[Butel's isoelastic hip prosthesis. A limited prospective study]
- PMID: 7740132
[Butel's isoelastic hip prosthesis. A limited prospective study]
Abstract
Introduction: A limited prospective study was undertaken at the Centre Hospitalier de l'Université Laval to assess the outcome of 21 isoelastic prostheses described by Butel.
Material and methods: The femoral component consisted of a one-piece forged stainless steel stem with four metallic rods ranging in diameter from 11 to 18 mm, in 1 mm increments. The two lateral and medial rods, 20 cm in length, were linked distally. The 2 mm gap between the medial and lateral rods was obliterated at insertion, allowing the component to be firmly seated in the femoral canal. Twenty-one Butel isoelastic prostheses were inserted in 20 patients (14 men and 6 women with an average age of 51 years). The preoperative diagnosis was aseptic total hip prosthetic loosening in three cases, rheumatoid arthritis in five cases, avascular necrosis in six cases and degenerative arthritis in six cases. A standard postero-lateral approach was used in all cases. Postoperatively, the patients were mobilized immediately, with partial weight bearing on the affected side for six weeks.

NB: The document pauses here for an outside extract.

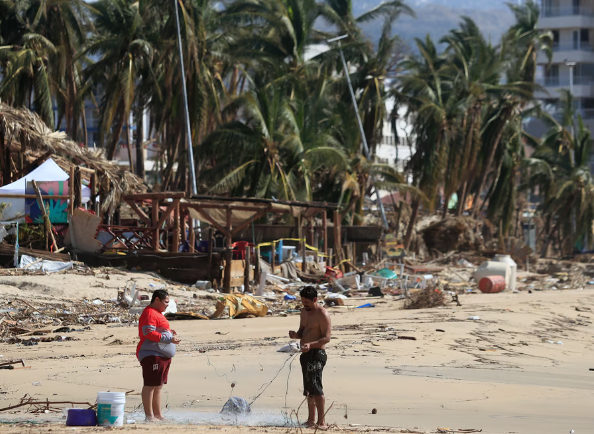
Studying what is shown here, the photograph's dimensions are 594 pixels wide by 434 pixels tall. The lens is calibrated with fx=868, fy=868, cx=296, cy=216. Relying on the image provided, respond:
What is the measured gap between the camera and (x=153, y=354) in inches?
280

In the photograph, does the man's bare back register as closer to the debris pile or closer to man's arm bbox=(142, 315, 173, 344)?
man's arm bbox=(142, 315, 173, 344)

Results: Follow-up ranged from 24 to 34 months with an average of 28 months. One patient, who developed a late infection, was excluded from the study. Nineteen patients with 20 prostheses were reviewed clinically and roentgenographically by independent observers in the absence of the senior author. Clinically, the patients rated 11 to 58 on the preoperative Harris scale with an average of 34 while they rated 39 to 96 postoperatively with an average of 67. Eight patients were below 70 on the Harris scale postoperatively and were rated unsatisfactory. Eleven patients complained of postoperative thigh pain which was still present in three patients after two years. None complained of pain related to the acetabular component. On roentgenograms, prosthetic seating seemed to be inadequate in 14 cases but with good clinical results in 9 cases. Seating seemed to be adequate in six cases but with an unsatisfactory outcome in three cases.
Discussion: The concept of isoelasticity is that the implant and bone should deform as one unit. However, clinical results of an implant must be validated by investigators who are not developers of their own implant. The results in this series do not corroborate with those reported by Butel. A number of technical problems occurring at or after surgery precluded the safety, efficacy and durability of the surgical procedure and its successful outcome. A substantial incidence of thigh pain was found in this series. This has also been noted by a variety of authors using femoral designs with a large intramedullary rod which has less torsional stability than a flat wedge shaped femoral implant.
Conclusion: The isoelastic prosthesis used in this series did not fulfill the expectations and was considered marginal in regards to quality and efficiency.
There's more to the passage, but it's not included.